Aim of the task
Search the material below for the string "scientific" and copy each line where it appears.

Data records
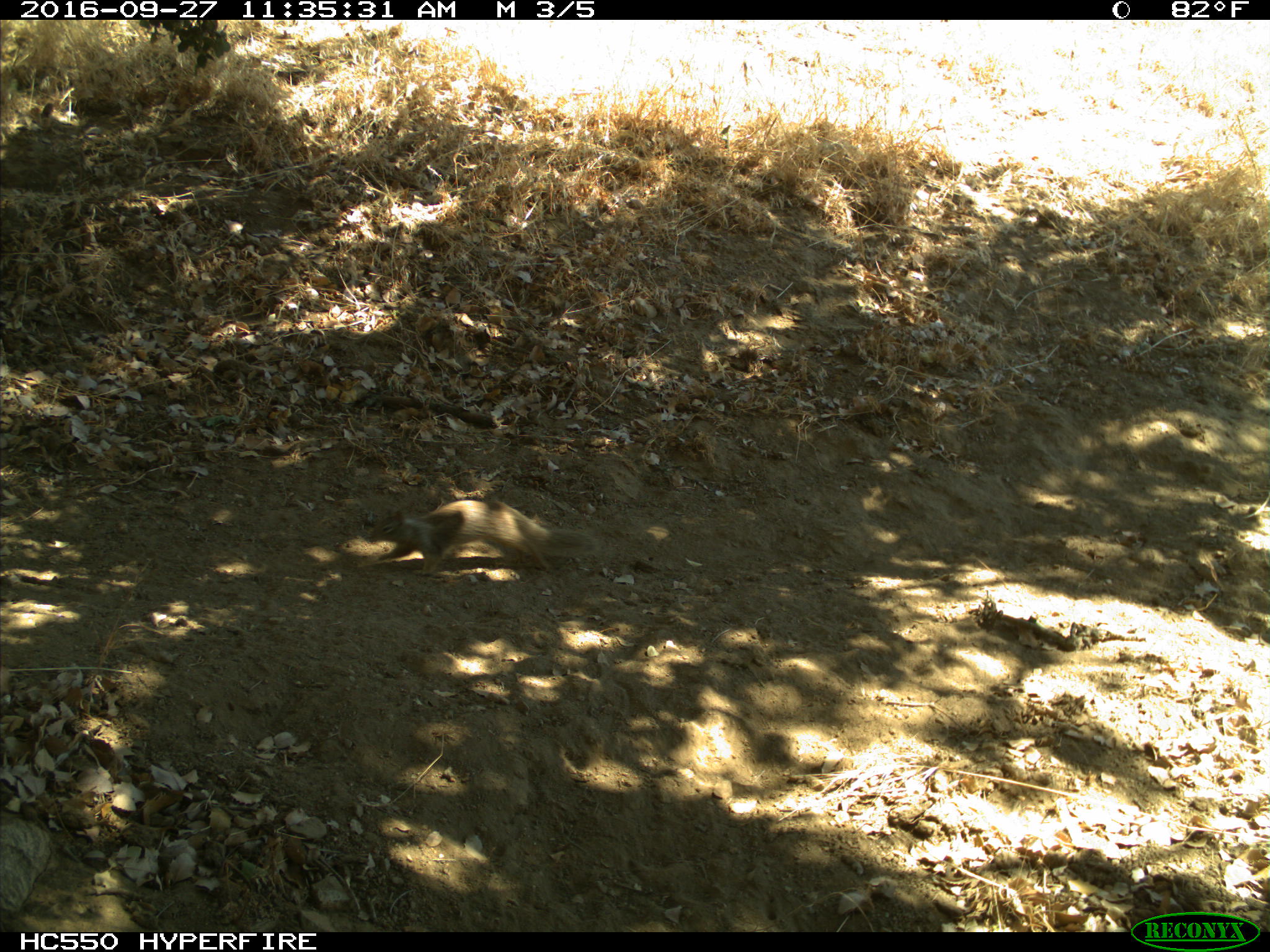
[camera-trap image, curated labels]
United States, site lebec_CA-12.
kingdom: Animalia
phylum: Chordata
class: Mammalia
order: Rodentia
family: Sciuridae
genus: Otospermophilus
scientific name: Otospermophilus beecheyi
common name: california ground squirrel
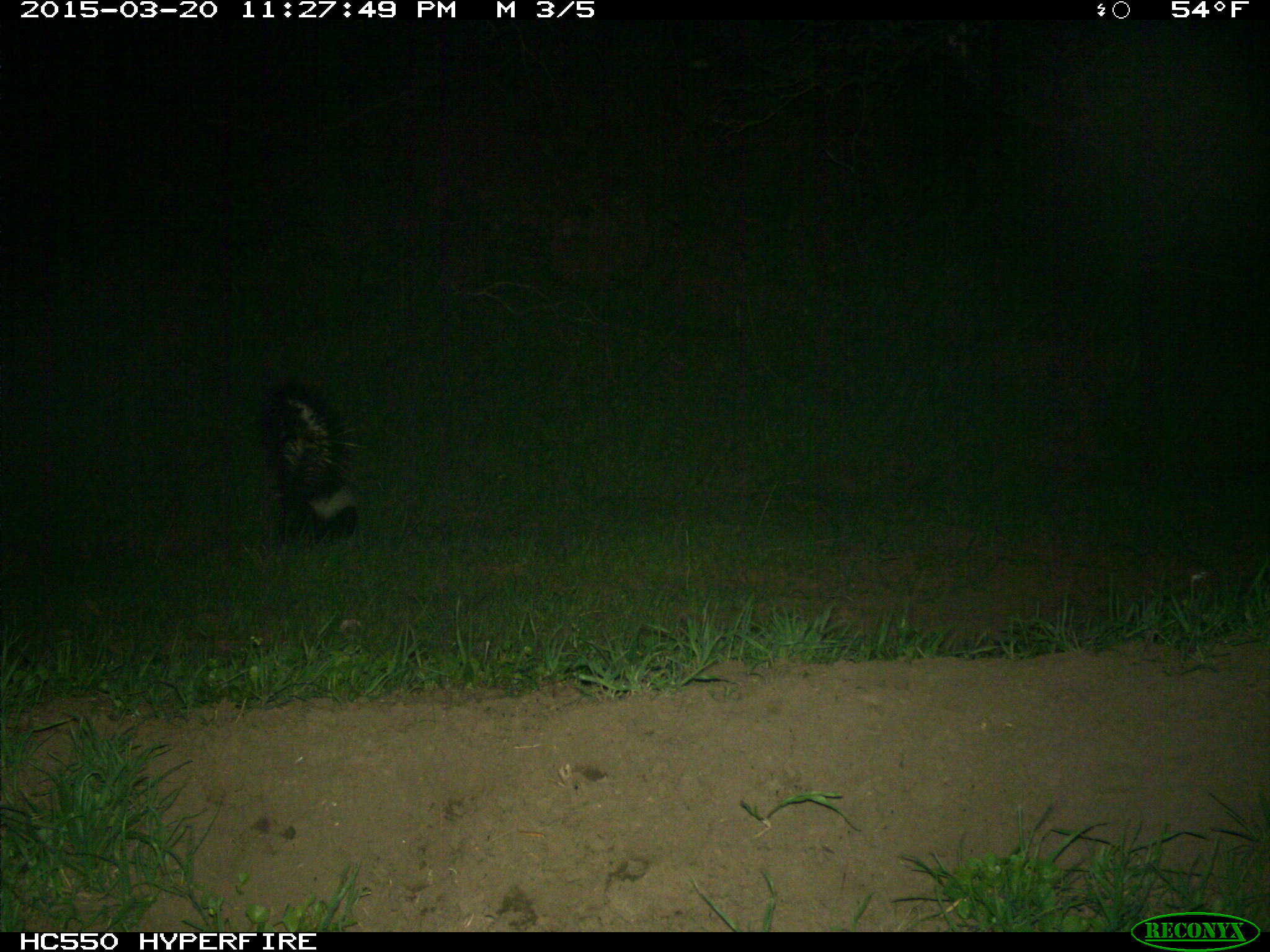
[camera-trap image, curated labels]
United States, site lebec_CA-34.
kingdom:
---
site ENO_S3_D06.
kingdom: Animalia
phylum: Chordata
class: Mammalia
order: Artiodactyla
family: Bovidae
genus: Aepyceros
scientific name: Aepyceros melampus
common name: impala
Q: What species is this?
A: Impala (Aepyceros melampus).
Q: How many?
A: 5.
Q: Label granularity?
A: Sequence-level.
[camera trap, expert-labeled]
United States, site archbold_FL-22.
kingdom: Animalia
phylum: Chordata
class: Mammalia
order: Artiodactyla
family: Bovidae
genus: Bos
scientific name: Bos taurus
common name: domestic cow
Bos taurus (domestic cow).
==
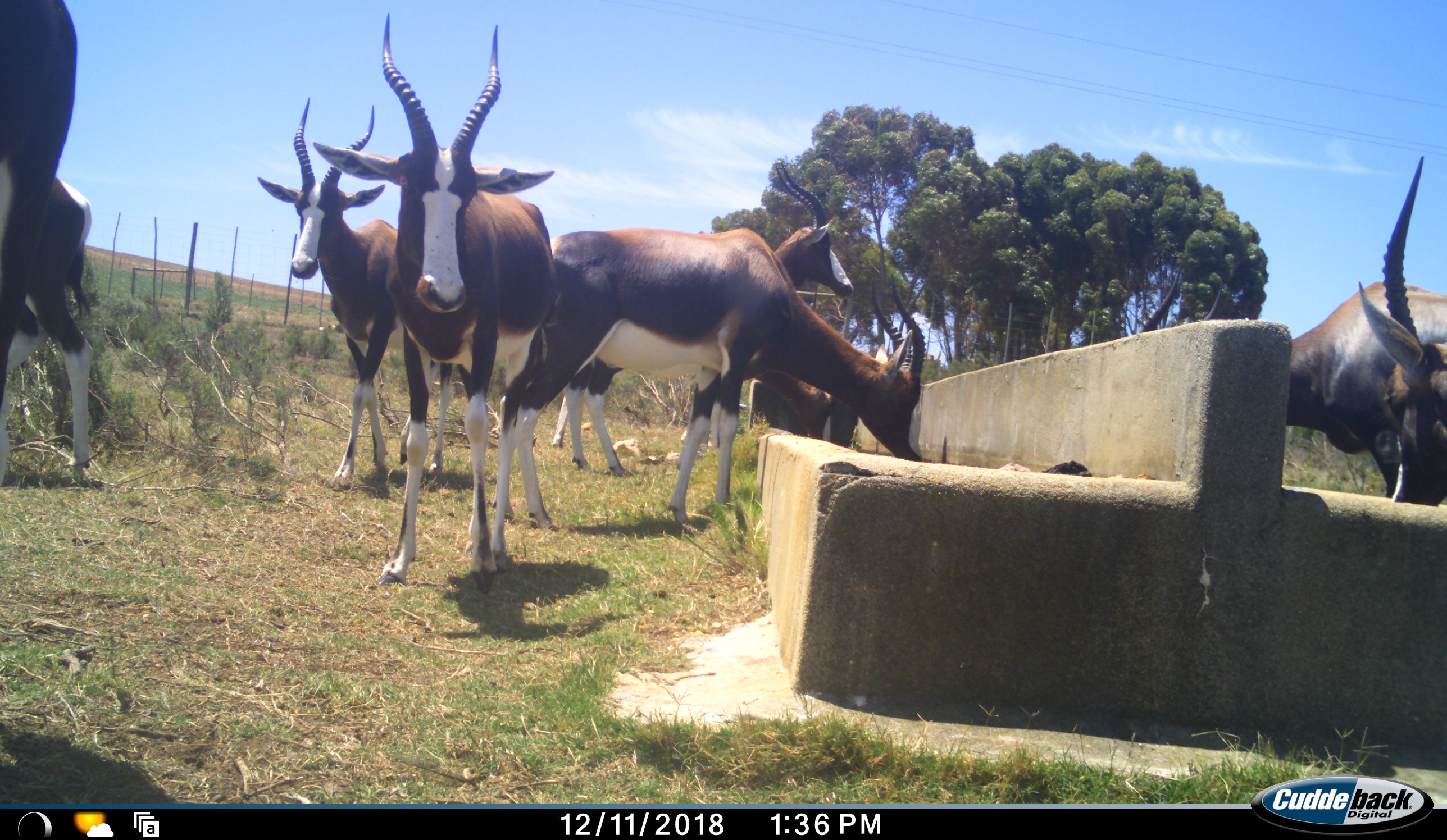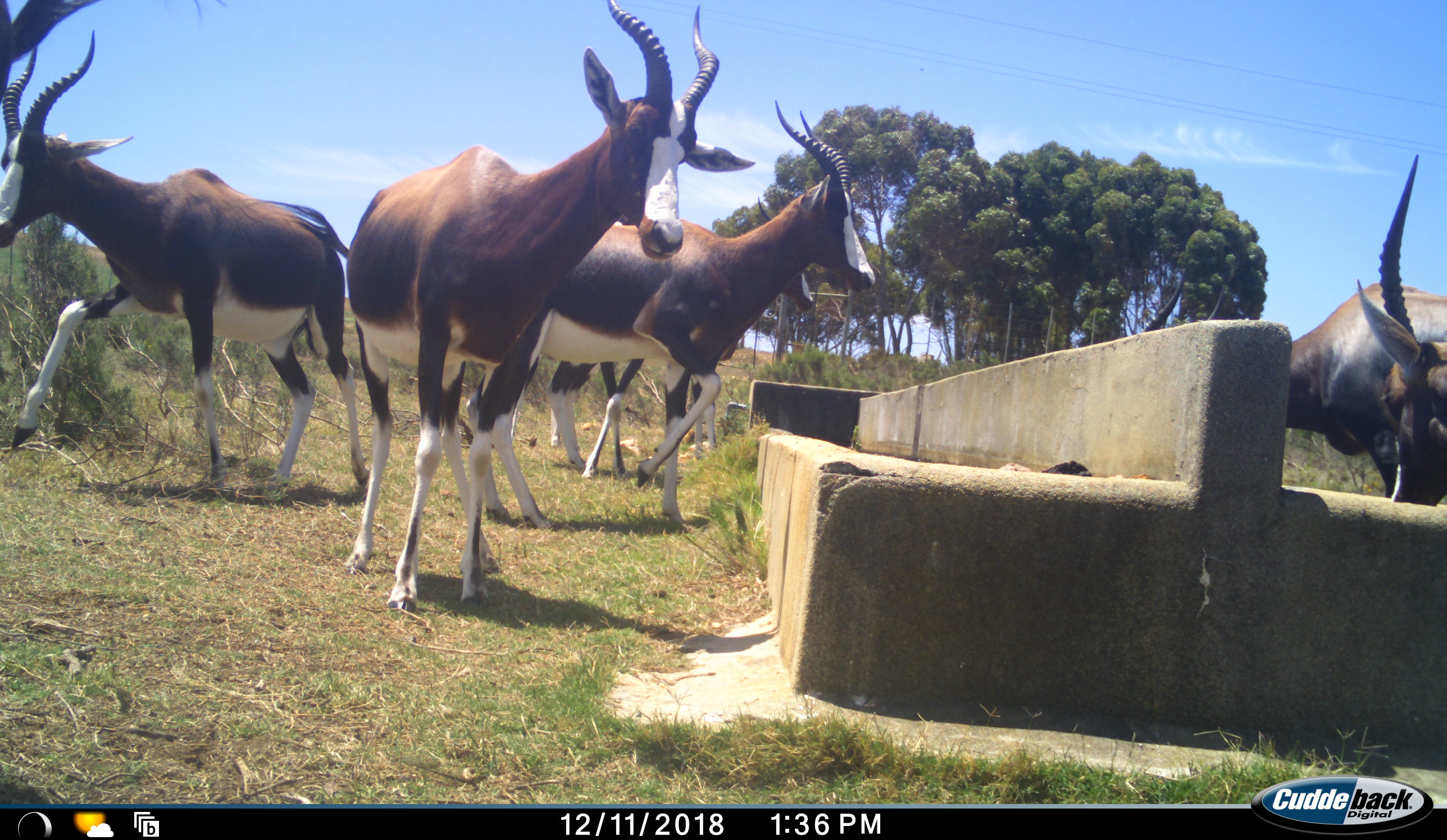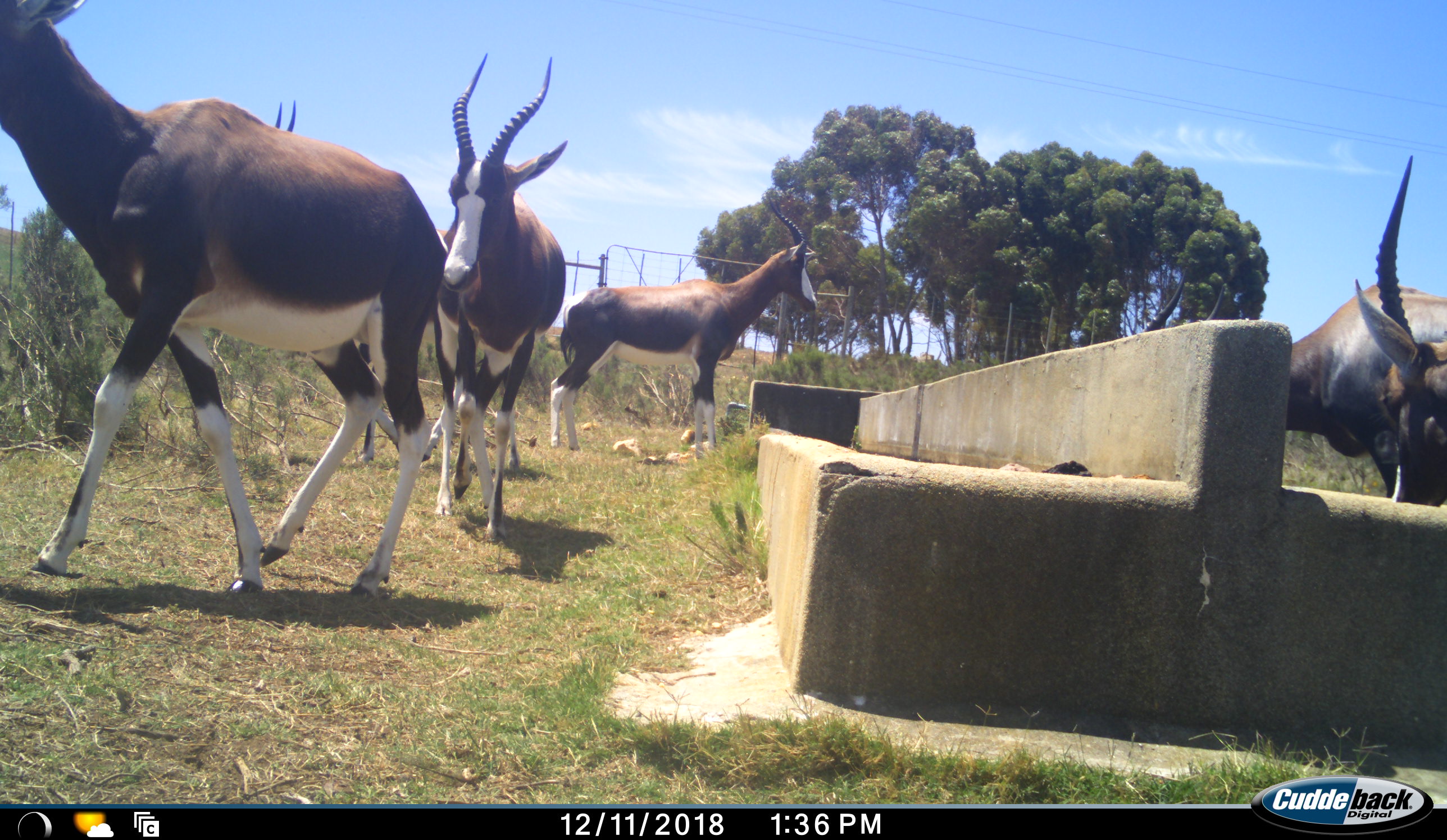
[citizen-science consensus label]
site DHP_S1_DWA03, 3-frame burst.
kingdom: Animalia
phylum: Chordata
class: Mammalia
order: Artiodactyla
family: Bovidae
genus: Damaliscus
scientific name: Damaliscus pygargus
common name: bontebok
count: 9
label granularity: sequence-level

Problem solution
scientific name: Otospermophilus beecheyi
scientific name: Aepyceros melampus
scientific name: Bos taurus
scientific name: Damaliscus pygargus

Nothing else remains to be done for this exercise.